Ernst Pulgram
Austrian-American linguist
Ernst Pulgram (September 18, 1915 – August 17, 2005) was an American linguist of Austrian origins whose main interest lay in the Italic and Romance languages.
Quotes
edit- No reputable linguist pretends that Proto-Indo-European reconstructions represent a reality, and the unpronounceability of the asterisked formulae is not a legitimate argument against reconstruction.
- Ernst Pulgram, quoted by Jean-Paul Demoule, The Indo-Europeans: Archaeology, Language, Race, and the Search for the Origins of the West (2023)

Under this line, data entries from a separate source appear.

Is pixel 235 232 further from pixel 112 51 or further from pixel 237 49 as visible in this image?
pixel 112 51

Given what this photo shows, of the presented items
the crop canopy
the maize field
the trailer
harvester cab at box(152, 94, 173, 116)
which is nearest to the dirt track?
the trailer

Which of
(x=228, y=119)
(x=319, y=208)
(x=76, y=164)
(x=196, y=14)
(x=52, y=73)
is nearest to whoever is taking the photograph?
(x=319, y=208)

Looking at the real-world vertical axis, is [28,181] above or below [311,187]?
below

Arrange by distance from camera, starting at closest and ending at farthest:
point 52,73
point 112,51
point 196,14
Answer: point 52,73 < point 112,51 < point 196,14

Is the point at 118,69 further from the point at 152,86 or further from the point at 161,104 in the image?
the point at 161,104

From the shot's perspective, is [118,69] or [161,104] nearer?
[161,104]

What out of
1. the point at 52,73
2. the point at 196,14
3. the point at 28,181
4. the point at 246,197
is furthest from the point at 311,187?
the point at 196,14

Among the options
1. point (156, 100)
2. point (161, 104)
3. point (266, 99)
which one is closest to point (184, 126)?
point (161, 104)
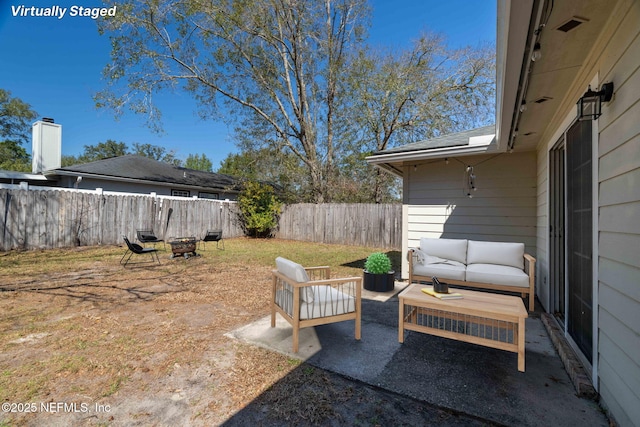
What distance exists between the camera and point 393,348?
2824 mm

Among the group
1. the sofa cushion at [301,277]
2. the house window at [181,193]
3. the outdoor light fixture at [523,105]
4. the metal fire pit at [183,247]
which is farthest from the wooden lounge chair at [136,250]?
the outdoor light fixture at [523,105]

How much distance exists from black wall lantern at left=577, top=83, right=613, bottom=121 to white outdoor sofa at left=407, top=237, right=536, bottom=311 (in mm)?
2503

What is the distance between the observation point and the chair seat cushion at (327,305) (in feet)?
9.00

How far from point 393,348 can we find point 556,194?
3.04m

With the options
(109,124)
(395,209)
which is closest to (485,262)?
(395,209)

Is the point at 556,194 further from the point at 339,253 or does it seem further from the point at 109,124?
the point at 109,124

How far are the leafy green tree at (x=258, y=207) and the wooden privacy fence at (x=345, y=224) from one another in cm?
48

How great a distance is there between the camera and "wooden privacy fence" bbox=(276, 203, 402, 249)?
1066cm

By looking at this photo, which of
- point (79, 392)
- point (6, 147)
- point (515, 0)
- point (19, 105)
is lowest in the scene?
point (79, 392)

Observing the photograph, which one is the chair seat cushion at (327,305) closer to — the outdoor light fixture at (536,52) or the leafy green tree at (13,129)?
the outdoor light fixture at (536,52)

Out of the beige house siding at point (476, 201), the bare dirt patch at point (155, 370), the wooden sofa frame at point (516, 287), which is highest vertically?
the beige house siding at point (476, 201)

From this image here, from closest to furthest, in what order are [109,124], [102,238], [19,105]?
[102,238]
[109,124]
[19,105]

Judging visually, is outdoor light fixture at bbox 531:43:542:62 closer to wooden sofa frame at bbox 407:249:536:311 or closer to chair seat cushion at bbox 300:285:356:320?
chair seat cushion at bbox 300:285:356:320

- We now find ourselves in possession of two entirely different items, both of which we call Proto-Indo-European: one, a set of reconstructed formulae not representative of any reality; the other, an undiscovered (possibly undiscoverable) language of whose reality we may be certain.
- Pulgram, E. 1959. "Proto-Indo-European Reality and Reconstruction." Language 35:421-426. quoted in Bryant, E. F. (2001). The Quest for the Origins of Vedic Culture : the Indo-Aryan migration debate. Oxford University Press. ch 4
- Arguing about 'Proto-Indo-European' can be meaningful and fruitful . . . if we always explain whether we are talking about the one or the other— which, as we well know, we do not do.
- Pulgram, E. 1959. "Proto-Indo-European Reality and Reconstruction." Language 35:421-426. quoted in Bryant, E. F. (2001). The Quest for the Origins of Vedic Culture : the Indo-Aryan migration debate. Oxford University Press. ch 4
- We must not make the mistake of confusing our methods, and the results flowing from them, with the facts; we must not delude ourselves into believing that our retrogressive method of reconstruction matches, step by step, the real progression of linguistic history.
- Pulgram, E. 1959. "Proto-Indo-European Reality and Reconstruction." Language 35:421-426. Quoted in Bryant, E. F. (2001). The Quest for the Origins of Vedic Culture : the Indo-Aryan migration debate. Oxford University Press. ch 4
- Now the more sophisticated among us could easily object here that it would take a great deal of naivete on the part of linguistic palaeontologists to propound such views, . . . yet such naivete seems to enjoy the status of high acumen, as anyone can see who reads some of the numerous volumes that deal with the "Indo-Eutopeans," their lives and their mores. But if the authorship of such works is not astonishing enough, the uncritical and admiring credulity bestowed upon them by a vast number of scholars certainly is.
- (Pulgram 1958, 147) in Bryant, E. F. (2001). The Quest for the Origins of Vedic Culture : the Indo-Aryan migration debate. Oxford University Press.
- Pulgram, E. 1958. The Tongues of Italy. Cambridge, Mass.: Harvard University Press.
- It is an elementary mistake to equate common Indo-European words with Proto-Indo- European words and to base thereon conclusions concerning the Proto-European Urvolk or Urheimat. Yet this is precisely what has often been done. . . . impassioned linguistic palaeontologists have gone even further. From the existence of certain items of vocabulary in all or a majority of the extant Indo-European languages, and blandly ignoring all the pitfalls just noted, they even fabricated conclusions concerning the social organization, the religion, the mores, the race of the Proto-Indo-European.
- (Pulgram 1958, 145-146) in Bryant, E. F. (2001). The Quest for the Origins of Vedic Culture : the Indo-Aryan migration debate. Oxford University Press.
- Pulgram, E. 1958. The Tongues of Italy. Cambridge, Mass.: Harvard University Press.